JOBS ::
[1] In the curl formatting question, what command does the poster run to save the page?
[2] Pick up the curl formatting question after its final sentence and keep writing it.

PASSAGE ::
+ + + + +

Issue
As question states, I use CURl for web-scraping and I get a response which include all html elements but are not in proper indentation.
curl somewebsite.com/somepage > scrape.html/scrape.txt
after this command the data gets saved in scrape.txt or scrape.html file the contents looks very messy and mostly its in 1 line only.
The content of the file looks lke this
<!DOCTYPE html><html lang="en"><head><script src="/cdn-cgi/apps/head/a2ff1ftsK3yTu21p1BeEN2BZsnA.js"></script><link href="https://fonts.googleapis.com/css2?family=DM+Sans:wght@400;700&family=DM+Sans:wght@400&display=swap" rel="stylesheet" media="print" onload="if(!window._isAppPrerendering)this.removeAttribute("media");"><link href="https://fonts.googleapis.com/css2?family=DM+Sans:wght@400;700&family=DM+Sans:wght@400&display=swap" rel="preload" as="style"><link href="https://fonts.gstatic.com" rel="preconnect" crossorigin="true"><meta charset="utf-8">
as u see above it's all in 1 line and it goes off till < /html>
Is there any technique in curl or any other easy way to get output of a scraped webpage with indentation followed?

+ + + + +

RECORD EXCERPTS ::
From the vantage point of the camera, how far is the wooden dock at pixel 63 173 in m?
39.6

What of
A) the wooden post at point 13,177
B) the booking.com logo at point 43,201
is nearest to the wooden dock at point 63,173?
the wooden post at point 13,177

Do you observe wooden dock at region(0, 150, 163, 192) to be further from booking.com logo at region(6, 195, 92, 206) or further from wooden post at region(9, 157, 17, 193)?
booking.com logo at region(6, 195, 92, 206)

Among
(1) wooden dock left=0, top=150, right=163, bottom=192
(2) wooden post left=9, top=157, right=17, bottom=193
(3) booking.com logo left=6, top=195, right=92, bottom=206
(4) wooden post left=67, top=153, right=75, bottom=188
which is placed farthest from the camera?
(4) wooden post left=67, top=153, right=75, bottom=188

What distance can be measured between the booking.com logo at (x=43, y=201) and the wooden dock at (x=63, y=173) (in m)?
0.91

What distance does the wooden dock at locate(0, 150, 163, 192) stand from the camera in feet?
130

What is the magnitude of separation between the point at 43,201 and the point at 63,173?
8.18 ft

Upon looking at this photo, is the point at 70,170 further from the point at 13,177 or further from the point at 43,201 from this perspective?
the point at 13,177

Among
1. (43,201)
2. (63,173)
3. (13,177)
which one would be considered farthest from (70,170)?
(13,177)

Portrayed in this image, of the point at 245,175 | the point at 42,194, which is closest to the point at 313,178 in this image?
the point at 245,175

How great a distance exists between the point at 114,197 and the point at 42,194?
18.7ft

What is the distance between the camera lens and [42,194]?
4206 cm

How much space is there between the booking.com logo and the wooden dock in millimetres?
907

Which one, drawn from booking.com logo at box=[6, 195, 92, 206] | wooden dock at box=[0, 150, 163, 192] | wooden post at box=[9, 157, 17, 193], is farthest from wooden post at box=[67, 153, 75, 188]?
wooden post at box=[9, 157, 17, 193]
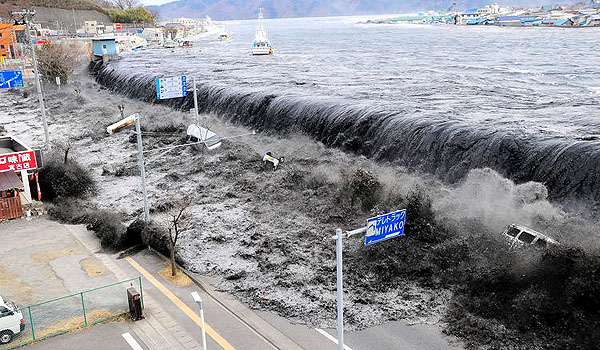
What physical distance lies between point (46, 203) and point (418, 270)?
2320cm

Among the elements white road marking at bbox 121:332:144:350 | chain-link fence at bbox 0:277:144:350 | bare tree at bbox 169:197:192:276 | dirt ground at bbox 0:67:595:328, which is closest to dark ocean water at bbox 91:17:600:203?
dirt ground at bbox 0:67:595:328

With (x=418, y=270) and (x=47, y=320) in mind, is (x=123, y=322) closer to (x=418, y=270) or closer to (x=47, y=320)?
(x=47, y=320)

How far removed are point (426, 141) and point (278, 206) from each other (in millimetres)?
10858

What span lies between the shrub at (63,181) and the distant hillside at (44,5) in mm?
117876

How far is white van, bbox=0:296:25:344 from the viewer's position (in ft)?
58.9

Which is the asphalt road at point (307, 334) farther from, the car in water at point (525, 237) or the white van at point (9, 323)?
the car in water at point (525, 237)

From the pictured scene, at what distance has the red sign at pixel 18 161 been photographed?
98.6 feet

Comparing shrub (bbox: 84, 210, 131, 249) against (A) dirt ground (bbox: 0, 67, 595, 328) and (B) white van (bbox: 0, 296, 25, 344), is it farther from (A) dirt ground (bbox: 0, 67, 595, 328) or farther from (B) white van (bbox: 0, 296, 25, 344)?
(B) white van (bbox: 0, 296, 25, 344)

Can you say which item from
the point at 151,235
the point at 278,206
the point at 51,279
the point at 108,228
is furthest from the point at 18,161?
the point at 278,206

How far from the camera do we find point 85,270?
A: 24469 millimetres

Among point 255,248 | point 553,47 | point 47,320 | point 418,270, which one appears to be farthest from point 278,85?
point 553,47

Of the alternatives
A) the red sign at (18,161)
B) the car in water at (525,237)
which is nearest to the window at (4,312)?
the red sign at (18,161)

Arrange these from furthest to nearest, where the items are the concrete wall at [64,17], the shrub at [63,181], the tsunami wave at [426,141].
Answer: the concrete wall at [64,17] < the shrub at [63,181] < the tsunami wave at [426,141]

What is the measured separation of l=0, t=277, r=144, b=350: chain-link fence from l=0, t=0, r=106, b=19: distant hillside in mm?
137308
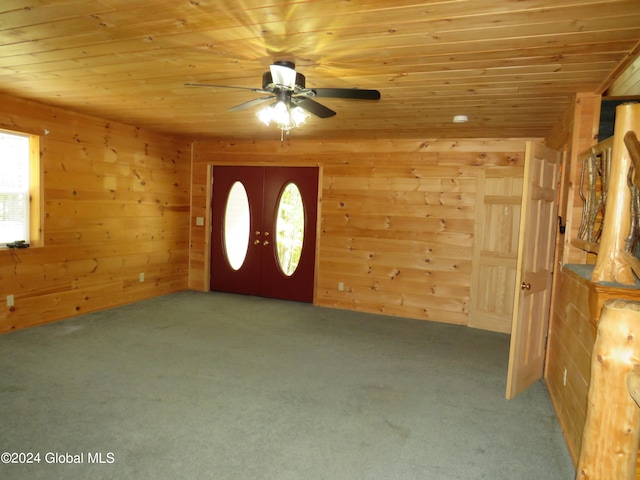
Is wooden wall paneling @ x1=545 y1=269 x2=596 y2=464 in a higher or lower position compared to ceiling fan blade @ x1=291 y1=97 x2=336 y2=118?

+ + + + +

RESULTS FOR EACH TASK ::
[1] curl somewebsite.com/somepage > scrape.html/scrape.txt

[2]
I am OK with solution in PHP, javascript, or NodeJS
Thank you in advance.....
Solution
Couldn't find solution for the problem no one answered either.
My solution is to use some beautifying tools like
https://beautifytools.com/html-beautifier.php#
This tool is actually good for large websites with large script and styles.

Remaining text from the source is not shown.